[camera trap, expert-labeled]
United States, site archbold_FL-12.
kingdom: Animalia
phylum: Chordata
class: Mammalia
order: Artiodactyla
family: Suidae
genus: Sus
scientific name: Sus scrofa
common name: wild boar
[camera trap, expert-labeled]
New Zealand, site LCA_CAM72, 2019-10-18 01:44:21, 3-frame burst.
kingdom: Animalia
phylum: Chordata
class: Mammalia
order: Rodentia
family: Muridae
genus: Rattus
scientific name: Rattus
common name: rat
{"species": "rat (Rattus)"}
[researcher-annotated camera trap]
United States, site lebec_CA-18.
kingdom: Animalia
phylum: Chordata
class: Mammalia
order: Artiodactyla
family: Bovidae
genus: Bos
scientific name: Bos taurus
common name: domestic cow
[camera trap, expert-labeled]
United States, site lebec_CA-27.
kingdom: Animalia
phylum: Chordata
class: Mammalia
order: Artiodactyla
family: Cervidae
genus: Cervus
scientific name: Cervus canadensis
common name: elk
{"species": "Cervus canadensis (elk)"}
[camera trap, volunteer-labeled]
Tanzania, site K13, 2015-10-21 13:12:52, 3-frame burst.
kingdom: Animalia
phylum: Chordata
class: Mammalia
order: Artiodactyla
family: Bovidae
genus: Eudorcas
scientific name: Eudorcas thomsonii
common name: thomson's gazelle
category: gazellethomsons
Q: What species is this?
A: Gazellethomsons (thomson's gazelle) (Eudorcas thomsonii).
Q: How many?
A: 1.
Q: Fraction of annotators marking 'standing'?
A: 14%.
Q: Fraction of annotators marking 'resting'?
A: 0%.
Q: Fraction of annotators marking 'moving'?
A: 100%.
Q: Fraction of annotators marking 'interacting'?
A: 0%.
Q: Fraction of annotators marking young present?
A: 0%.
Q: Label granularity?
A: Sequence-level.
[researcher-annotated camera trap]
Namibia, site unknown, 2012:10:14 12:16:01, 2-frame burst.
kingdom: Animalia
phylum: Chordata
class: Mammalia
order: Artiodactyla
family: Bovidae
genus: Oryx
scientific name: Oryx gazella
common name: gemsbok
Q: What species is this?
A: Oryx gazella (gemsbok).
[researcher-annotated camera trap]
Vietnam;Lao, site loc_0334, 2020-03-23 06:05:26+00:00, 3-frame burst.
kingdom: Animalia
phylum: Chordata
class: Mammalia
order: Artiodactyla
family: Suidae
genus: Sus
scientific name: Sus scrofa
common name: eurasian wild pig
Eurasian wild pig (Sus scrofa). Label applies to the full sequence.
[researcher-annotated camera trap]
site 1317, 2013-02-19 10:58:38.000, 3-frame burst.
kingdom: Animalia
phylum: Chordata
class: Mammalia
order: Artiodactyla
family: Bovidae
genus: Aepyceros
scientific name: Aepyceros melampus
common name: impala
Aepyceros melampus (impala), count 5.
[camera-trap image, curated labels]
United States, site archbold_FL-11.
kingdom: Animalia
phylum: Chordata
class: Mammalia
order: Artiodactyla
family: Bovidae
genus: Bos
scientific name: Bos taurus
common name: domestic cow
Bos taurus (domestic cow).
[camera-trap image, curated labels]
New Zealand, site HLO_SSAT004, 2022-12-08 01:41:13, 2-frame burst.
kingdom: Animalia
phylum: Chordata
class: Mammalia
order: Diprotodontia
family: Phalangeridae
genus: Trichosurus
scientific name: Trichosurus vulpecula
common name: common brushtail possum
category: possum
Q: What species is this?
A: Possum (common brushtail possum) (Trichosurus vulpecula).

» **What you are asked to do**
Please show each line in the records above that contains "annotators".

» **Written response**
Q: Fraction of annotators marking 'standing'?
Q: Fraction of annotators marking 'resting'?
Q: Fraction of annotators marking 'moving'?
Q: Fraction of annotators marking 'interacting'?
Q: Fraction of annotators marking young present?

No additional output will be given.